# Why You Should Read Dog Food Labels



## EmberLuvu (Oct 24, 2011)

So growing up, like my grandpa, the only brands may have been Purina, Pedigree, Ol Roy and Gravy Train. But not anymore.

Let's take a look at the ingredients on a bag of Purina Dog Chow. Go here:
Dog Food Reviews - Purina Dog Chow - Powered by ReviewPost

Now. We notice the first ingredient is a corn product followed by a by-product followed by the fat of an animal.

First off, dogs are carnivorous creatures. They don't go out grazing in corn fields, or gulping down the chicken feed, or nomming on the wheat. They go hunt squirrels, deer, rabbits, catch fish occasionaly, bison, venison, etc. I have never once saw a zookeeper throw a potato to a fox, nor have I seen them give a wolf asparagus. Don't get me wrong, vegetables are good for your dog. But the point is: they don't normally eat it in the wild. 

A good percentage of dogs are allergic to grains, gleuten, and above all corn. Which is why you should make sure the dog should not eat too many of those, and if they are allergic, none at all. 

Now if we go on down the list we also notice sugar. Sugar is DEFINATELY not good for dogs whatsoever. Now we also see artificial flavors, colors, and preservatives. There is no need for any of those. None at all. The only acceptable preservative in dog food is mixed tocopherlos.

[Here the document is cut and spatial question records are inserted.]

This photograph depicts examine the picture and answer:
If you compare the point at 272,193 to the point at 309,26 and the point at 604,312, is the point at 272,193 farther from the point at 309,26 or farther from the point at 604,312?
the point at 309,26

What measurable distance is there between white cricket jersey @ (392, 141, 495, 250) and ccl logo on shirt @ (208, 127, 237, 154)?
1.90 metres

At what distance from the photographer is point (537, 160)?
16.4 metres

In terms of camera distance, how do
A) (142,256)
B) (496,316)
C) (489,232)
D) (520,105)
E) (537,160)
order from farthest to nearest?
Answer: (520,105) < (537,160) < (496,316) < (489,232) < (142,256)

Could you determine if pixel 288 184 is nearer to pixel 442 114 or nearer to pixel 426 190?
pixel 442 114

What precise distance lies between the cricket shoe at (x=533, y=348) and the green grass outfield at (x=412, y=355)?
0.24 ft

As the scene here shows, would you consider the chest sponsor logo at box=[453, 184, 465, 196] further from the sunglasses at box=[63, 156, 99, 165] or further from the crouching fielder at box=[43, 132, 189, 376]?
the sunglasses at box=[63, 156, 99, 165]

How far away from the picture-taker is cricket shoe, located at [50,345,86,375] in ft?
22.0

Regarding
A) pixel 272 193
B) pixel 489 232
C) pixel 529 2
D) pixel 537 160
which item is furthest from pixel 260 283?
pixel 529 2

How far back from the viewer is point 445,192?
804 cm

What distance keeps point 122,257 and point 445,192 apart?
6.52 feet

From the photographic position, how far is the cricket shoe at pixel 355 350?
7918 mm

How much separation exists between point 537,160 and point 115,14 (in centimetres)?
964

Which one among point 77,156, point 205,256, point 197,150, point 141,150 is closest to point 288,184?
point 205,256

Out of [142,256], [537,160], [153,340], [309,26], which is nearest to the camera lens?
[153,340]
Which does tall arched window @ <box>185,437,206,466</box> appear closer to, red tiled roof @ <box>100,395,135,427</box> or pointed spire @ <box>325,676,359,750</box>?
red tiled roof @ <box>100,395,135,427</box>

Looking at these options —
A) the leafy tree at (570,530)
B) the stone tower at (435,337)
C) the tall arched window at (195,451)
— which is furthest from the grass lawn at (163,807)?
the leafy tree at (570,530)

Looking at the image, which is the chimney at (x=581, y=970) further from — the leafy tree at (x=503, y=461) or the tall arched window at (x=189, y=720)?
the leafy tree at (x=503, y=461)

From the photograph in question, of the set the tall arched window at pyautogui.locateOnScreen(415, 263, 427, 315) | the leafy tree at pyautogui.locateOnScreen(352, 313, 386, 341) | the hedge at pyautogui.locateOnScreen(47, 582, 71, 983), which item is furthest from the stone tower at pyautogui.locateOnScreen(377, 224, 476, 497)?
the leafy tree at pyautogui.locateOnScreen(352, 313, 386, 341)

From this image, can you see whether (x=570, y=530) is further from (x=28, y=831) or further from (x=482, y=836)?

Why do they color the food, you ask? Well, they make it look like it has a variety of fruits, veggies, and meats for those people who don't read the labels. You're being tricked, by the bag and by the kibble appearance.

What are some good foods, then? Fromm, Natural Balance, Blue Buffalo, Instinct, Taste of the Wild, Before Grain, Ziwipeak, Praire, etc. Those are ALL good foods.

So, long story short...

Always read the labels before putting the bag in the cart.

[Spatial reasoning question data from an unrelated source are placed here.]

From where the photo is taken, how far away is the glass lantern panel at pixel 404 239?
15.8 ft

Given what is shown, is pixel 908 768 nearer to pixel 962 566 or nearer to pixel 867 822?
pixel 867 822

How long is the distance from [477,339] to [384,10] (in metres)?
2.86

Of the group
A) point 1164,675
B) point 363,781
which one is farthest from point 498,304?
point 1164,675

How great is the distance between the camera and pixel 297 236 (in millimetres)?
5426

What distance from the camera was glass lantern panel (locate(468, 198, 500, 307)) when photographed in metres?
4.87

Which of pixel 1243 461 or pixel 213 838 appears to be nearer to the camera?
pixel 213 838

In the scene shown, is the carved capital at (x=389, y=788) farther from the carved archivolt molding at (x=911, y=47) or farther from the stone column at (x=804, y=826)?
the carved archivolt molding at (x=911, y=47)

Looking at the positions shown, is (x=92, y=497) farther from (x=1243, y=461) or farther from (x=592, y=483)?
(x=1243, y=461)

Of course there are always alternatives to kibbles. There is canned and raw. To learn more about raw you can go right over to the raw section, alot of people feed raw.

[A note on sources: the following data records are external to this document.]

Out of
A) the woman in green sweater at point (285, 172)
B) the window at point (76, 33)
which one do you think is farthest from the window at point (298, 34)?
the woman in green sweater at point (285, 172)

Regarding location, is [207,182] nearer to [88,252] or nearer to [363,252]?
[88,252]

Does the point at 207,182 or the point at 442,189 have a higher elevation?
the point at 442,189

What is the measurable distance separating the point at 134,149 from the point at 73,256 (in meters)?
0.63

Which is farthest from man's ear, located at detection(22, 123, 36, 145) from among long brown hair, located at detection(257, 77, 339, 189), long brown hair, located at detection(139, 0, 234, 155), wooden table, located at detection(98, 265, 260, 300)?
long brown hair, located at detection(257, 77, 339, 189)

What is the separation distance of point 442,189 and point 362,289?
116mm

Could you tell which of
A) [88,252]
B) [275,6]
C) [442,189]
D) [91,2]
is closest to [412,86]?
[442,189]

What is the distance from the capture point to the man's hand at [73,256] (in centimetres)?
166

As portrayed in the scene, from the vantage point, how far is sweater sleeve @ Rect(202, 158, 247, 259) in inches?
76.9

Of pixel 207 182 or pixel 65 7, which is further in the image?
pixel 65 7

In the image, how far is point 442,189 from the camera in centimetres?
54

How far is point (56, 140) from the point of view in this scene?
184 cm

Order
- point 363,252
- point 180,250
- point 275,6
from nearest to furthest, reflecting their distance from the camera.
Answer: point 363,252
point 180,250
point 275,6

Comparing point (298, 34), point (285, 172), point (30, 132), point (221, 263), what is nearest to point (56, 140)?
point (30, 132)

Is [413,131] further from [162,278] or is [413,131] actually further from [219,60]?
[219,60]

*Note- this was hand typed by EmberLuvu, please do not copy and claim it as your own, I worked hard on it.*


----------



## Brodysmom (Jan 8, 2009)

Great job Savannah! I can tell you worked hard on that. I liked it.

I would just add that there ARE other alternatives besides kibble. You can home cook for your dog, or you can go the easy and healthiest way and just feed raw! There more information in the raw section for those interested.


----------



## CHITheresa (Apr 30, 2011)

Thank you so much for doing this.....


----------



## Sky (Jan 7, 2012)

Very well done! It is indeed a very well written piece I must say.


----------



## pugpillow (Jan 15, 2012)

Having just joined this forum, I'm thrilled to discover there are so many raw feeders here. Great post, EmberLuvu.


----------



## ~LS~ (Oct 29, 2011)

Great job Savannah! Very helpful article.


----------